━━━ EXCERPT TO READ ━━━

# **iMaterialist Challenge (Furniture) at FGVC5**
## **TFNW Kaggle Team**

### **Get Started**

To get started, you will:



1.   Join the Completion
2.   Create a Kaggle API key
3.   Install the Kaggle Python module
4.   Download the dataset for the competition

**Join The Completion**

Goto Kaggle.com and login.

Once logged in, goto the competition page and select the JOIN COMPETITION button

https://www.kaggle.com/c/imaterialist-challenge-furniture-2018

**Create Kaggle API Key**

To download this dataset you will use the Kaggle API for downloading datasets. To use the API, you must first create a Kaggle API Key. To create your API Key, do:



1.   Click on your Profile
2.   Select My Accont
3.   Under API, Select Create New API Token
4.   Download the API Key (kaggle.json)

━━━ DATA ━━━

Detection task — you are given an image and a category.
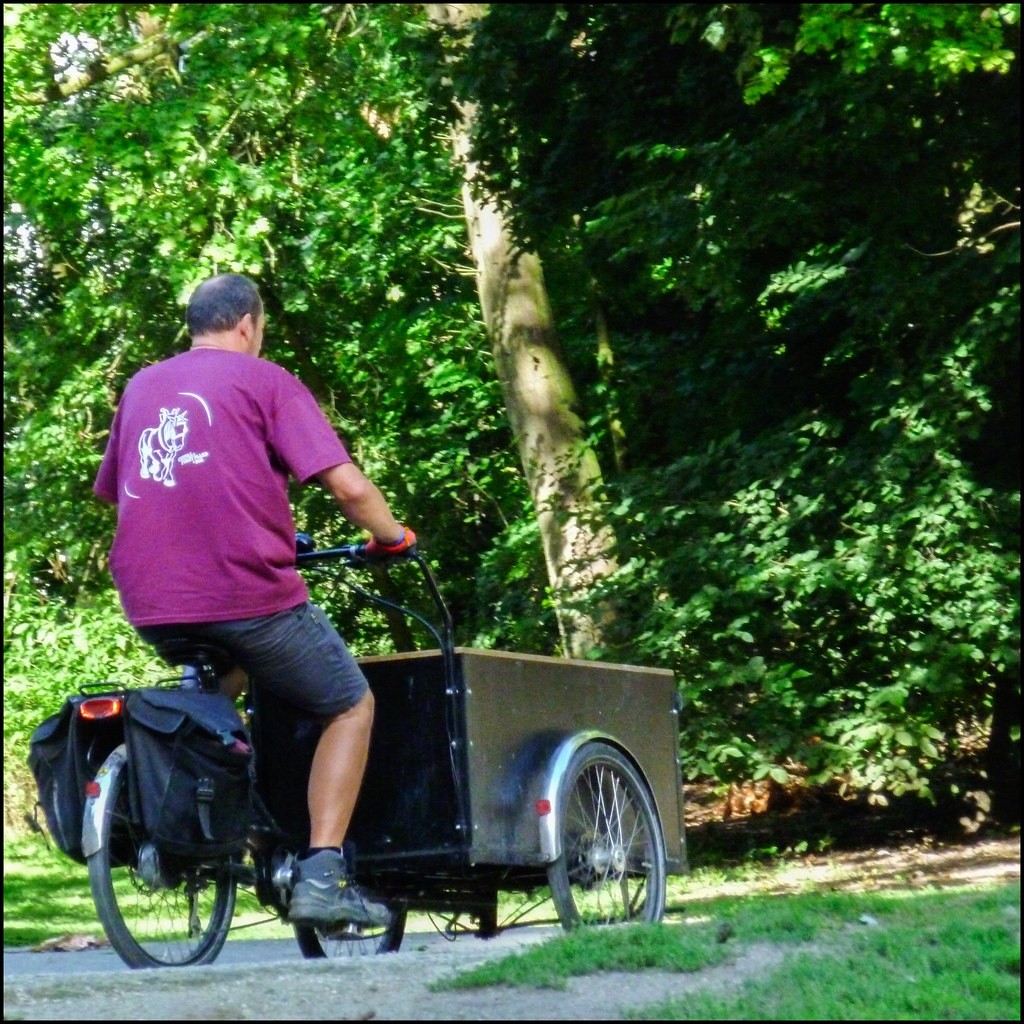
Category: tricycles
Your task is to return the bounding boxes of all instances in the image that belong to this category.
[69,536,689,969]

━━━

• OBJECTIVE: From the furniture challenge page, list each thing the reader is told to create, install, or download.

• PROBLEM SOLUTION:
- A Kaggle API key (created)
- The Kaggle Python module (installed)
- The dataset for the competition (downloaded)
- The API key file, kaggle.json (downloaded)